However one area where Ringdal does admit there was active sale of sex, was with young slave boys. He traces this to pre-Islamic customs in Iran. Ringdal also mentions the use of eunuchs to guard harems. Indeed in Islamic civilisation it had become common to have male slaves as eunuchs to guard harems, in a practice which appears to have roots in the Byzantine and Sassanid Persian empires. In the caliph’s palace in Baghdad in the tenth century, there were seven thousand black and four thousand white eunuchs. Prague and Verdun became emasculation centres for supplying white eunuchs, while Central Asians were supplied by the castration centre at Kharazon.

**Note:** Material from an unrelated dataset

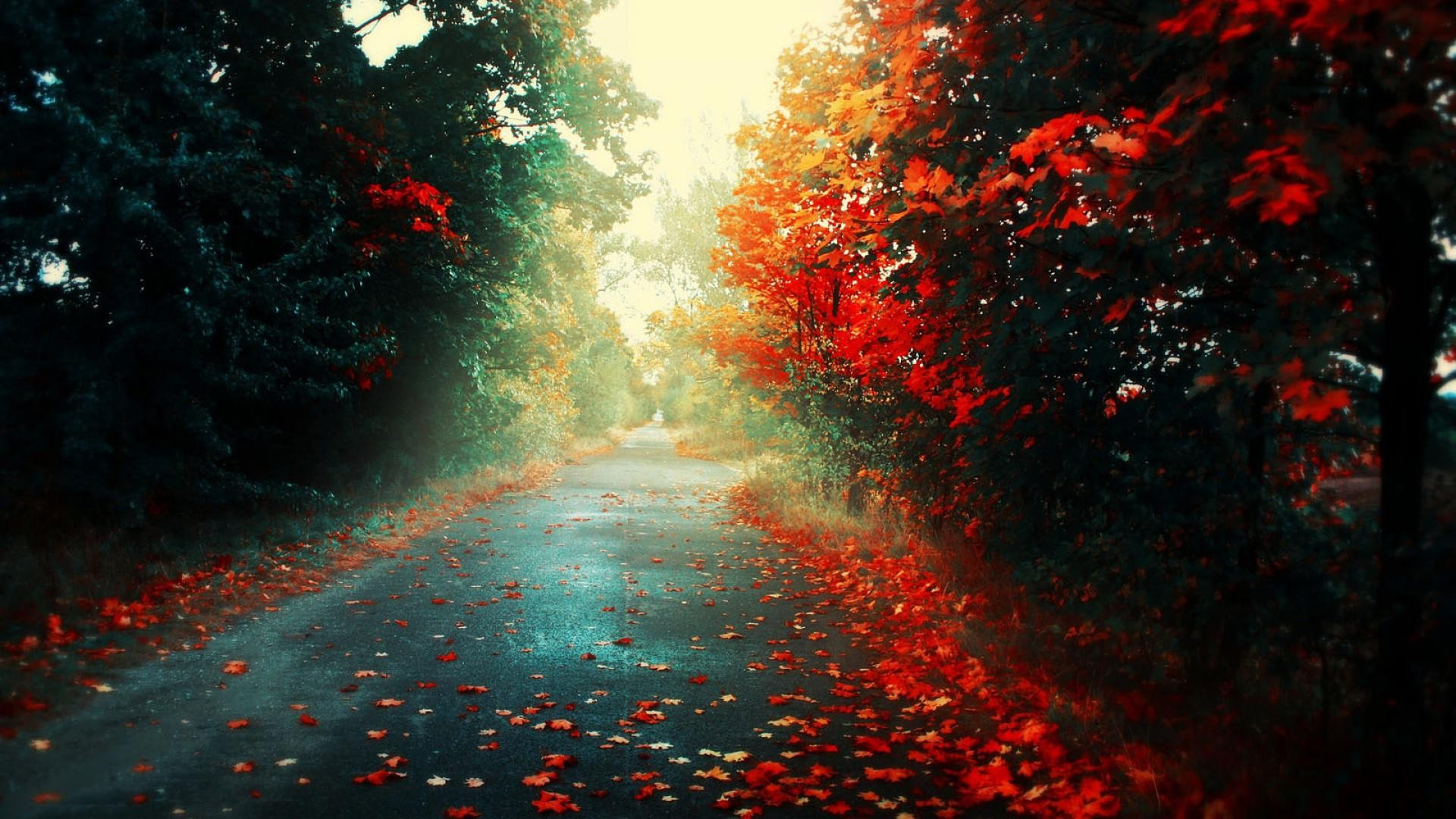 tags 1080p wallpapers 2013 - photo #38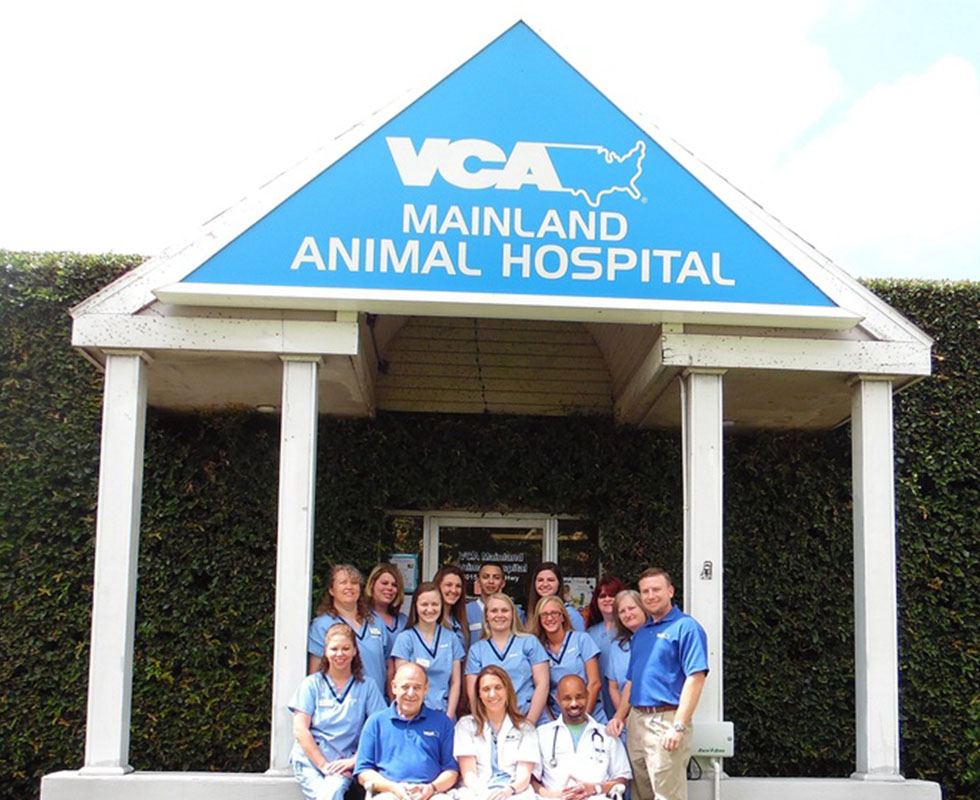 Hospital Picture of  VCA Mainland Animal Hospital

As late as the nineteenth century, Christian monks at the monastery of Deir al-Jandala in Egypt performed the operation on black slaves who were to be employed as eunuchs. Ibn Battuta wrote of Bornu in 1353 that the Islamic state supplied slave girls, saffron dyed fabrics and eunuchs. Also near Lake Chad, the Muslim state of Baghirmi acted as a major castration centre for exporting eunuch slaves. The glorification of virility and military values, combined with the seclusion of women, led to extreme sexual frustration of young Muslim men. This would explain the reports in nineteenth century Morocco of masters castrating their own male slaves to be used as concubines. Certainly many in Iran, love poems were explicitly written by men for other men.(Ronald Segal, Islam’s Black Slaves, Atlantic Books, London, 2001, pp.41-2). We might also cite here the famous writings of Arab poet, Abu Nuwas glorifying homosexual love in unambiguous language. This type of behaviour of course found its peculiar outlet in the vice trade:

 

“Homosexuality was common in all parts of society, from schools to religious brotherhoods. The hammams or Turkish saunas, were decorated most un-Islamically with erotic mosaics, paintings, or statues, were a meeting point for many homosexuals. Male prostitution were also common in most large towns; often young boys offering themselves for a price to travellers in hostels.”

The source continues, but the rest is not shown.